_To do:_
• A. In the article on Covid-19 and the climate, rewrite everything from "Other reports indicate" down to "in greenhouse emissions.", changing "aviation" to "airline".
• B. According to the article on Covid-19 and the climate, how large a reduction in carbon dioxide does the recent drop in emissions over China represent compared with 2019 levels?
• C. Resume the article on Covid-19 and the climate from the point at which it stops.

_Text:_

Covid-19 and the climate: key impacts so far
March 13th, 2020
Earlier this month, the Copernicus Atmosphere Monitoring Service said the recent decline in particulate matter (PM2.5) levels in China’s atmosphere was likely due to measures adopted to contain the spread of COVID-19.
The COVID-19 outbreak that originated in Hubei province compelled Chinese officials to take rigid, cautionary actions to contain it. These measures included limiting daily activities that significantly contributed to air pollution, including traffic and industry.
As a result, the world experienced a significant reduction in particulate matter pollution in February. If inhaled, these particulates can trigger or worsen respiratory diseases such as asthma.
The recent drop in emissions over China amounts to a reduction of 200 million tonnes of carbon dioxide compared with emissions levels in 2019. NASA and European Space Agency (ESA) satellites have also detected a 40 per cent reduction in nitrogen dioxide (NO2) levels over the country.
The agencies said that they were confident that the reduced levels were at least partly related to the economic slowdown prompted by COVID-19 containment policies as the gas is predominately emitted by motor vehicles and from industrial facilities.
Other reports indicate a meaningful reduction in flight emissions due to a decline in air travels that has the aviation industry on the edge of a financial crisis.
Recent projections indicate that global aviation revenue is likely to drop by at least 11 per cent this year. The 2008 financial crash was the last time the world experienced a similar drastic reduction in greenhouse emissions.
Despite the short-term drop in emissions, the COVID-19 pandemic will likely have adverse ecological impacts in the long haul.
The precautionary measures imposed on air travels have already prompted major airlines to oppose an increase in environmental taxes proposed by the Austrian Government that include a tax on flights.
Criticising the proposed spike in eco-friendly taxes, Ryanair’s chief executive Michael O’Leary described the taxes as the “equivalent of latter-day highwaymen” during a press briefing earlier this week.

_Recorded information:_
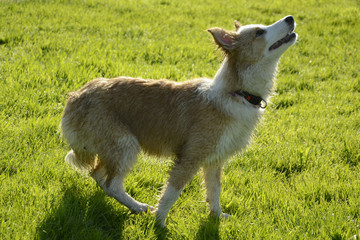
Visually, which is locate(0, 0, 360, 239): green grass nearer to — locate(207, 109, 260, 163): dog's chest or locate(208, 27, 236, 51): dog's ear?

_Results by task:_
• A.
Other reports indicate a meaningful reduction in flight emissions due to a decline in air travels that has the airline industry on the edge of a financial crisis.
Recent projections indicate that global airline revenue is likely to drop by at least 11 per cent this year. The 2008 financial crash was the last time the world experienced a similar drastic reduction in greenhouse emissions.

• B. A reduction of 200 million tonnes of carbon dioxide.

• C.
If air travels continue to plummet in 2020, experts have warned that once the pandemic passes, the sharp and sudden increase in carbon dioxide emissions will adversely impact UN emission fighting programmes.
The UN’s plan to cap emissions which obliges airlines to offset increased emissions by funding green projects, for example, may fail to reach its objectives.
The issue is that once the pandemic passes and the aviation industry bounces back to its routine, airlines would try to compensate for the financial loss experienced during the outbreak by opting out of funding eco-friendly initiatives. Activists have warned that the issue should not weaken carbon-curtailing, environmental programmes.
Speaking to The Green News, climate journalist and activist John Gibbons said that the “temporary” positive impact of COIVID-19 outbreak on carbon emissions is no cause for celebration. “I don’t see any reason for optimism arising from temporary emissions cuts due to the Coronavirus emergency.
“Special interest lobbyists are already using this emergency as an excuse to demand reductions in taxes and regulations reinforces this point,” Mr Gibbons said.
“As long as there are no rules in place to ratchet global carbon emissions steadily downwards, year after year, in line with the science, then emissions will rebound to their upward trajectory as soon as the emergency period around COVID-19 abates.”
The global oil demand has also been affected by the rapid spread of the coronavirus disease, causing oil prices to experience their biggest overnight drop since 1991. Experts have argued that lower oil prices also have negative implications for the planet.
Faith Birol, the head of the International Energy Agency, for example, told The New York Times that the plunge in oil prices might slow the world’s transition to clean energy.
Experts have also warned that if countries like China decide to subsidise their polluting industries to cushion the blow of COVID-19 on the economy, emission levels can dramatically soar.
John Gibbons, however, says for world governments, the global pandemic must be treated as a cautionary tale with many climate lessons to learn from. “The coronavirus outbreak has shown is that, once we understand that we are in an emergency situation, governments can act decisively and dramatic change is indeed possible.
“I shudder to think what kind of climate-related catastrophe will be sufficiently extreme to force our governments to finally declare a global emergency and act accordingly, but we may find out soon enough,” Mr Gibbons added.